Spatial Metabolomics Based on Mass Spectrometry
1. Introduction
Metabolites are the products of chemical reactions in cells and organisms, and they play a key role in maintaining life. Studying the composition, quantity and function of metabolites is an important way to understand the physiological and pathological state of organisms, which is the core task of metabolomics. Traditional metabolomics methods usually provide insights into the global metabolic state by collecting the overall metabolic data of samples for analysis. However, the limitation of this method is that it cannot reveal the spatial distribution characteristics of metabolites, especially the inability to analyze the metabolic differences in different tissues and cell regions.

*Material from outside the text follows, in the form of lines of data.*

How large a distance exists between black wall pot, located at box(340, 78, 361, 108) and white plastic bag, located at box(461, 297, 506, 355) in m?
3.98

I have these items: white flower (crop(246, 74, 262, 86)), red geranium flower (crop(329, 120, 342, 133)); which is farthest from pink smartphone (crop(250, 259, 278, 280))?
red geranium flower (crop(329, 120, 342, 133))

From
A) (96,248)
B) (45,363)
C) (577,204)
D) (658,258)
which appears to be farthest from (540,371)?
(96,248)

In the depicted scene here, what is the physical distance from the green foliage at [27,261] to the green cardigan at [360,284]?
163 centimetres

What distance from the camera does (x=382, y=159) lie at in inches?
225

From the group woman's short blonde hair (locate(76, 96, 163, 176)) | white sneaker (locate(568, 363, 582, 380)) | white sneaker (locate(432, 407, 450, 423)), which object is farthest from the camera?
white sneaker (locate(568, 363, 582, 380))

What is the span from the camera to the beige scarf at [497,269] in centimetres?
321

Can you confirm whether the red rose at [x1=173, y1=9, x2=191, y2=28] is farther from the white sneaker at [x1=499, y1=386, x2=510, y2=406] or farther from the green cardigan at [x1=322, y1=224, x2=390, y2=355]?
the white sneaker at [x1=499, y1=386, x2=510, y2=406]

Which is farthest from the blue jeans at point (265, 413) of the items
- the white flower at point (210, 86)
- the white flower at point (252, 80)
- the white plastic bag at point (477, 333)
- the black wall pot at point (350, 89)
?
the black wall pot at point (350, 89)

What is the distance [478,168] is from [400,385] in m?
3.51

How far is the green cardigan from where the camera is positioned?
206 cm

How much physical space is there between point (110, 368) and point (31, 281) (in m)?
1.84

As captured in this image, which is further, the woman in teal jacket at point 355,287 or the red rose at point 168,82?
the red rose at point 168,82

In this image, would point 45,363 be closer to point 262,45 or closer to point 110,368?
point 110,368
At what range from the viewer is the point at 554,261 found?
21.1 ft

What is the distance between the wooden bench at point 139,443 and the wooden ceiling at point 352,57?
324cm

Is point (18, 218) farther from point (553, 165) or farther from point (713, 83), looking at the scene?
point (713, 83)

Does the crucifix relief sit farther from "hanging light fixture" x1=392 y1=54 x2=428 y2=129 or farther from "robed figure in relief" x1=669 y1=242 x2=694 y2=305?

Spatial metabolomics breaks through this limitation and provides us with more detailed and efficient metabolic research tools by analyzing the spatial distribution of metabolites at the tissue section and single cell level. Unlike traditional metabolomics, spatial metabolomics can accurately locate metabolites in different locations of tissues and reveal the spatiotemporal changes of metabolic activities by combining mass spectrometry technology.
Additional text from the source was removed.